So I have decided to cut the shiz and stop trying to be the blogger I thought people expected me to be and just start being me. If you’re a big fan of beauty and fashion don’t stress I’m not cutting it all together I’m just going to write about that when I’m actually interested in something regarding that. But I also want to talk more about stuff that can help you guys, trust me I’ve been through a lot of stuff and it would’ve been pretty cool if I had someone there, kind of like a big sister, who talked about real stuff and could just say “yo it’ll all be ok, just have a hot chocolate and chill for a sec alright”.

This has all been a bit of a mess but to sum it up simply, I want to be real, I want to stop sugar-coating everything and acting like my life’s something straight out of pinterest because it’s not and no ones is. I want to write and be excited to sit there for hours and pour everything into a post. It’s about time I start making my blog a place where I can come and enjoy writing again and you can all come and have a read and hopefully enjoy what I put out there. But am I going to stress about it? No because I know you’re all pretty cool gals and you’ve supported me for a year and a half so I don’t think you’ll be ditching me anytime soon.

YOUR INSTRUCTIONS: Rewrite the blog post between "This has all" and "me anytime soon.", inclusive, swapping "pinterest" for "Instagram".

EXTRACTED DATA:
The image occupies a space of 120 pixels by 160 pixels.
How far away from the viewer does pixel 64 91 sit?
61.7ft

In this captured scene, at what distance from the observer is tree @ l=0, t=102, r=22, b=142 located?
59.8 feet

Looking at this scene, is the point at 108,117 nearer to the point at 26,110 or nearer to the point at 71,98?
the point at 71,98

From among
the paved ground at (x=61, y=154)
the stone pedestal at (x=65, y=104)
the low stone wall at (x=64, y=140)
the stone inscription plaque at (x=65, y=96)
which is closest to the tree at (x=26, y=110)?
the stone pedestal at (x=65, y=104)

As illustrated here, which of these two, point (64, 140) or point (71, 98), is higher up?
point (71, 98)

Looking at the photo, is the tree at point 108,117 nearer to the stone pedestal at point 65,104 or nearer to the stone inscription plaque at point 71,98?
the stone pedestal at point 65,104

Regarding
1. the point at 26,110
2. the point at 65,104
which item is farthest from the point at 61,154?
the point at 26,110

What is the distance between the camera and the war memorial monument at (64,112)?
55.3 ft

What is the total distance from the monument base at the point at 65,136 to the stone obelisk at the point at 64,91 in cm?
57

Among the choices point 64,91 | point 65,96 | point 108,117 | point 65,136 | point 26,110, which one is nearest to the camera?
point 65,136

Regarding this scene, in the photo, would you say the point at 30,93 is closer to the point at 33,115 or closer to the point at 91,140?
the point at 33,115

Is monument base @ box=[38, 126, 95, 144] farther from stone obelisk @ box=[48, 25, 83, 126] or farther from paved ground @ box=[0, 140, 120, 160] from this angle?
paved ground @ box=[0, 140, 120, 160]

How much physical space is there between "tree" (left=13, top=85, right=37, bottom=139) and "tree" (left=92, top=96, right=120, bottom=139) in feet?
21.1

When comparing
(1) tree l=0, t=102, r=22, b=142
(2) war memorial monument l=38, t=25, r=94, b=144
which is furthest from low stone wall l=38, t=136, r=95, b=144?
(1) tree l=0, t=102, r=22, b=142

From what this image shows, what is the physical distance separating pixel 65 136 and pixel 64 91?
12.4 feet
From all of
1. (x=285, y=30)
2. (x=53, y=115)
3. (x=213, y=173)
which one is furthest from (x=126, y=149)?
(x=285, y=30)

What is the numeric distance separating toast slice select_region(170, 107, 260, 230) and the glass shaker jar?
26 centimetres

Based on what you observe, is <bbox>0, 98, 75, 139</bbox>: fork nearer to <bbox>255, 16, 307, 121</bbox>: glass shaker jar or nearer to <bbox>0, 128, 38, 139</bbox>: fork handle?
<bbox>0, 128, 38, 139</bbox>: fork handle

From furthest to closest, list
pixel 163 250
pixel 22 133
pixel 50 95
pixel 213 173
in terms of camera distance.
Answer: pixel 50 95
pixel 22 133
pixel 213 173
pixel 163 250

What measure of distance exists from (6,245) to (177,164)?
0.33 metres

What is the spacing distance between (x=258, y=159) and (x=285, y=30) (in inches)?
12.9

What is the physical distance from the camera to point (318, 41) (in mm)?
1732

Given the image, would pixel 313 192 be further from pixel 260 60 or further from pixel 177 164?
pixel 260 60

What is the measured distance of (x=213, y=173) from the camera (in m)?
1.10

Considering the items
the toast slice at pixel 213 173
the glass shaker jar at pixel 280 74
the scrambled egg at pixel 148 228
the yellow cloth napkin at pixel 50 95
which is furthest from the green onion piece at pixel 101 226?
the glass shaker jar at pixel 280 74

SOLUTION BELOW:
This has all been a bit of a mess but to sum it up simply, I want to be real, I want to stop sugar-coating everything and acting like my life’s something straight out of Instagram because it’s not and no ones is. I want to write and be excited to sit there for hours and pour everything into a post. It’s about time I start making my blog a place where I can come and enjoy writing again and you can all come and have a read and hopefully enjoy what I put out there. But am I going to stress about it? No because I know you’re all pretty cool gals and you’ve supported me for a year and a half so I don’t think you’ll be ditching me anytime soon.